Our neighbour Liz moves house tomorrow after living forty years in the house next door, ten years before we arrived. She's moving to a retirement apartment to be closer to family in the Cotswolds, so she came for a farewell lunch today. I wonder who'll be the next occupants, and how much makeover work will be undertaken before they move in, and how long we'll have builders' noise and skips taking up parking space in the street. Houses change hands at the rate of around three a year nowadays in a street of twenty eight houses. House prices have soared and the interest in our area by first and second time buyers has increased so the rate of 'churn' in home ownership is likely to increase further.

I went into town after lunch and bought the pocket digital dictating device I ordered last week, and picked up the pair of shoe insoles ordered from the Ecco shoe shop. I hope they work better than all the other kinds I have tried. They're certainly better quality and much more expensive.

My sister June has had several days of connectivity grief with her landline and broadband playing up leaving her frustratingly isolated. Engineers from BT and Open Reach have been two days running. I hope the problem is sorted now. There's been such a lot of rain in the area where she lives it has led to a flood of line fault reports, whether due to infrastructure inundation or connections into properties compromised by the weather. It's very distressing for her as she doesn't understand the error messages which her computer and phone throw up, and doesn't know what she can do about it when things that are fairly reliable cease to be reliable. 

It just doesn't feel right that so many people are now heavily dependent on technologies the hardly understand or adequately control, because government and business presume a level of technical literacy many older people will never acquire. I have thirty five years of experience behind me, and have got to the stage where I am less than interested in the learning detail of how new tech works. I just want things that just work in delivering what they promise  to provide in the simplest and easiest way they can be designed to function. Is that asking too much? The new digital voice recorder I bought today took me half an hour to figure out how to work. The instructions were printed so small they were difficult to read and make sense of, and working things out by trial and error, just by handing the device, was impossible without the near illegible instructions - well, near illegible for anyone with poor close vision eyesight.

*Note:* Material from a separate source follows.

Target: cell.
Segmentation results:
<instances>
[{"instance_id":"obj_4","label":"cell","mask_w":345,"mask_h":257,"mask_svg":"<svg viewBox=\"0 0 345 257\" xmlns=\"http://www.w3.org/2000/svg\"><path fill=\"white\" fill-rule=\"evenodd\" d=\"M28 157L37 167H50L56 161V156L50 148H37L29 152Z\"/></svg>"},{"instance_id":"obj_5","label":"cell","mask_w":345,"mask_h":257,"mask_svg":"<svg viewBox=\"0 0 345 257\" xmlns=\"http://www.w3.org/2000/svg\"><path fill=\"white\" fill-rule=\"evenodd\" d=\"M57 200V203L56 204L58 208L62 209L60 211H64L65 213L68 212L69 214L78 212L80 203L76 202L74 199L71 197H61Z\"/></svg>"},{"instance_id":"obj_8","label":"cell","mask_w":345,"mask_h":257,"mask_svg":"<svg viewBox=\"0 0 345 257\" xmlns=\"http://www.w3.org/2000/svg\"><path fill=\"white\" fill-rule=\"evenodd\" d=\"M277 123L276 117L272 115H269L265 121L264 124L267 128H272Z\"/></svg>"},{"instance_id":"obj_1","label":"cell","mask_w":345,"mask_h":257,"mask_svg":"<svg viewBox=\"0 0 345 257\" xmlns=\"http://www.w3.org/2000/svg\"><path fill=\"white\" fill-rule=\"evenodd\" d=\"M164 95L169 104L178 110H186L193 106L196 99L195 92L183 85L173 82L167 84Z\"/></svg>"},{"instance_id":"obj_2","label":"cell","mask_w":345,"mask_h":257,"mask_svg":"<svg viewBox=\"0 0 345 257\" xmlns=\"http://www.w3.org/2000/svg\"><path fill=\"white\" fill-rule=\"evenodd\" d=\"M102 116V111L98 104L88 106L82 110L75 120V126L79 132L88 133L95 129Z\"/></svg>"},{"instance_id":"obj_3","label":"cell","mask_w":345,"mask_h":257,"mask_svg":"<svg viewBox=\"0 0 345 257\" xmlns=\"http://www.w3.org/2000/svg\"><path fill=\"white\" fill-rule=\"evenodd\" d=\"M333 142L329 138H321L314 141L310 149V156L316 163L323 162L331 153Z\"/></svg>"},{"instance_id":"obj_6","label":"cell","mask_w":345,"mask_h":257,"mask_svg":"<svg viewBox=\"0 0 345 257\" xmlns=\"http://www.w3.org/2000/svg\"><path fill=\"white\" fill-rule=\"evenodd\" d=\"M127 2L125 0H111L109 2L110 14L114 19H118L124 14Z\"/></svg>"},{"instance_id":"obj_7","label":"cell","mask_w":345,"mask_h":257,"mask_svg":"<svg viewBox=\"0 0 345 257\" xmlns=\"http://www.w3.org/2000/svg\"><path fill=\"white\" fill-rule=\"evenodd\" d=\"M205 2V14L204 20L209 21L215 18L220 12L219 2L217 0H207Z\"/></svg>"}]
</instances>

T.here was a huge head of celery in this week's veggy bag, and Clare used much of it to make celery soup for supper. Just celery in the pressure cooker with a little veggy stock powder, no need for thickener when it surrendered to the blender. It's quite a strong flavour, but with a small amount of Miso added, it's quite an interesting flavour. We slumped in front of the telly and watched a slow moving episode of 'Vera' which I hadn't seen before.